I often find myself watching people and analysing their walks, the way they exit a room, drink a cup of tea, sit down, stand up. If I know them, I might match it to what I know of them; if I don't I might make spurious conjecture about them based on it. Or I might just follow the patterns, studying the peculiar way they curl their figures as they speak or the angle of their feet as they stand.

It made me think about the idea of dance as a language. You are building up your vocabulary, your dictionary, our choreography teacher used to tell us at Birkbeck, so that when you know enough of the technicalities of the language, you can say what you want to say in it.

I wondered whether my habit is in part because I am traditionally not a person particularly adept with spoken language. Articulacy is much easier for me on paper than straight from the brain into the air.

Maybe being quiet, being careful with words, means I am more likely to try and take more from the unvocalised language of movement?
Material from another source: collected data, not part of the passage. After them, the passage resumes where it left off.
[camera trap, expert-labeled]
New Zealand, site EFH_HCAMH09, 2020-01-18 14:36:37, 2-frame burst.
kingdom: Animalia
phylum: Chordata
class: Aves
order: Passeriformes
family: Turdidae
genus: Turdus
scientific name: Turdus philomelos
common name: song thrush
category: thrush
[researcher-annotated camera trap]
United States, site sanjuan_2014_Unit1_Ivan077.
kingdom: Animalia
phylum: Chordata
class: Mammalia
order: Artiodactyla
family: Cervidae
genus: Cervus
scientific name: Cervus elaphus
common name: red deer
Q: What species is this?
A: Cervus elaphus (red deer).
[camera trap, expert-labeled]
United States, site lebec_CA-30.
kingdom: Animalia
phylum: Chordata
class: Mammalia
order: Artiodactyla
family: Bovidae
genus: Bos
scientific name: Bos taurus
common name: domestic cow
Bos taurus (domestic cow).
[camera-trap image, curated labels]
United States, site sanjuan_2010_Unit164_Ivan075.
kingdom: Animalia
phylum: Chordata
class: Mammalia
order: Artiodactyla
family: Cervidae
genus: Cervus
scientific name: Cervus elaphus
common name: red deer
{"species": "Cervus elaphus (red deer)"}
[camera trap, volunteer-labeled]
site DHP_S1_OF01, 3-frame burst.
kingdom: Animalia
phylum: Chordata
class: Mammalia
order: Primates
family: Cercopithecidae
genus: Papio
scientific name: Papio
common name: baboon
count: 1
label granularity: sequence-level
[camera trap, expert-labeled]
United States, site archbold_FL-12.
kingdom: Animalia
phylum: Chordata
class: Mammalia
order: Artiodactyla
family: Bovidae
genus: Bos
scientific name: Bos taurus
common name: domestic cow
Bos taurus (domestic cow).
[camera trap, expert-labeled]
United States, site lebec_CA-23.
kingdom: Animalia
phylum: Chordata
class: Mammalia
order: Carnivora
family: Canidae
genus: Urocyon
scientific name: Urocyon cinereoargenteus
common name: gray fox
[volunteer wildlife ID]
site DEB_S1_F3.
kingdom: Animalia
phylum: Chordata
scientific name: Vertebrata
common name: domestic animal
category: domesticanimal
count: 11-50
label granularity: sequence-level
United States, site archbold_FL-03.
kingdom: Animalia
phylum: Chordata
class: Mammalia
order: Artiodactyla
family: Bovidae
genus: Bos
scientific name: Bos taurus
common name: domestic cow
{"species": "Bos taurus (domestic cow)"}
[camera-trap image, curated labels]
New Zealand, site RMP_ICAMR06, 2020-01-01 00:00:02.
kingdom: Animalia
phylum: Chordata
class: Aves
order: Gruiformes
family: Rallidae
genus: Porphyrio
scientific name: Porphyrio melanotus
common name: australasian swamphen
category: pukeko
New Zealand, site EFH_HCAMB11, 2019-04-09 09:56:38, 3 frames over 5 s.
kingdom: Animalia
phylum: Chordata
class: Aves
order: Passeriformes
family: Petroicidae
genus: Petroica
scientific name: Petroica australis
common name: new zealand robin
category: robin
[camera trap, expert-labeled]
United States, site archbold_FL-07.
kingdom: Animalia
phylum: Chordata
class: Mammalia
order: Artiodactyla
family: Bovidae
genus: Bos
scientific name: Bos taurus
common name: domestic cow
Who knows. But what of the movement itself? The movement we all unthinkingly act out every day. The walk with which your close acquaintances can recognise you way before your face comes into focus, the way you sit in a chair, the little tics - pulling hems of shirts, playing with hair, nodding, gesturing, the rhythms to your being in space. How are they learned? How do we manipulate them? How much is physically limited, how much is driven by other factors and what are they? How aware are we of the style we move? What can we read into them? Do I see someone and match their swagger to the arrogance or defensively shielded vulnerability I have already detected in them, or do I imagine that characteristic subconsciously because of the swagger?....

I was in a training session the other week with a trainer whose hand movements were jerky and repetitive; whose spine curled over when he sat, whose head twitched from side to side as he listened to our comments. I wanted to attach some kind of movement sensors to his ears, his nose, his elbows and his fingertips. And then to film so that we could watch those movements without their body, to see people mapped out by their habitual positions and postures and unthought out shapes and motions and drawings in the air.